HAMPDEN – A pair of questions on the ballot for the May 4 Annual Town Election may not have much impact.

Both nonbinding questions – one concerning Common Core State Standards and the other regarding postponement of the $2.95 million police station project – were the result of citizen’s petitions, according to Town Clerk Eva Wiseman.

“If [these] go to the ballot, which I’m expecting [they] will, I don’t think it’s really going to matter,” she said.

The police station ballot question asks voters if they support the town postponing or delaying its commitment to construct the new police station due to current discussions regarding possible changes at Thornton W. Burgess Middle School.

Town Counsel David Martel said that question is nonbinding because residents already approved a debt exclusion override at the 2014 Annual Town Meeting.

“That process, to be undone after a debt exclusion override, would not be appropriate,”?he added.

Martel said the town has already entered into an agreement with the project’s architect and if the project were delayed, “that’s a problem.”

The town would also be in breach of contract if the police station question were acted upon if the town signs with a builder, Wiseman said.

Police Chief Jeff Farnsworth said an agreement has not been signed with a builder at this time.  

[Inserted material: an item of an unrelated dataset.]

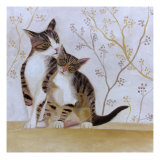 Cats Giclee Print by Mary Stubberfield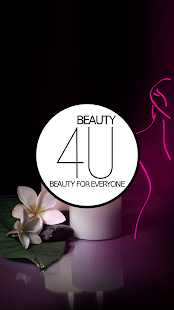 Beauty 4 U- screenshot thumbnail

Question One on the ballot reads, “Shall the town Hampden vote to support the federal government’s Common Core standards initiative for K-12 funded by your local tax dollars?”

Wiseman said Question One is essentially an opinion poll.

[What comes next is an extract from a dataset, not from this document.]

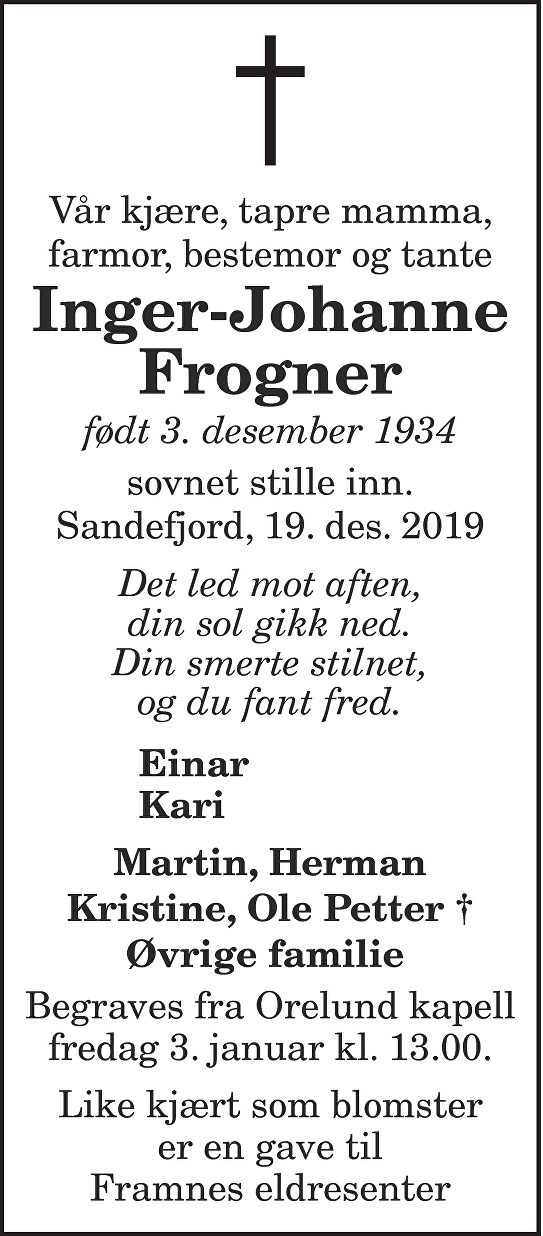 Inger-Johanne Frogner Dødsannonse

“Let’s face it, if it’s a federal program and they’re saying, ‘You got to do it,’ you can tell them you don’t want to, but I don’t think we’re going to get away with that,” she added. “So, we can voice our objection to it and it’s basically working like an opinion poll.”

Wiseman noted that she anticipates a 15 to 25 percent turnout during the Town Election.

“Hampden has a pretty good turnout for lesser ones,” she added. “We’ve had a couple of elections where we’ve had absolutely no races [and] absolutely no ballot questions and we’ve still drawn a couple hundred people to that.”

Typically, topics that bring the most voters to the polls are debt exclusion votes, Selectmen races, any issue regarding local schools, tax increases, and presidential elections, Wiseman said.

The candidates for cemetery commissioner, the only contested race, are Democratic Caucus nominee Timothy Connors and independent candidate David Atsales. The position is a three-year term.

The list of uncontested candidates includes incumbent Robert Howarth for moderator, Republican Caucus nominee Edward Loiko for a one-year term on the Planning Board, incumbent Republican Caucus nominee Norman Charest for a three-year term on the Board of Selectmen, Eric Jacobson for a two-year term as park commissioner, Republican Caucus nominee Melissa Paige Gore for a five-year term on the Planning Board, Raymond Crowley for a three-year term as a library trustee, incumbent School Committee member and Republican Caucus nominee Lena Buteau, and incumbent independent candidate David Paradis for a three-year term as a park commissioner.

Five-year and one-year terms on the Housing Authority yielded no candidates.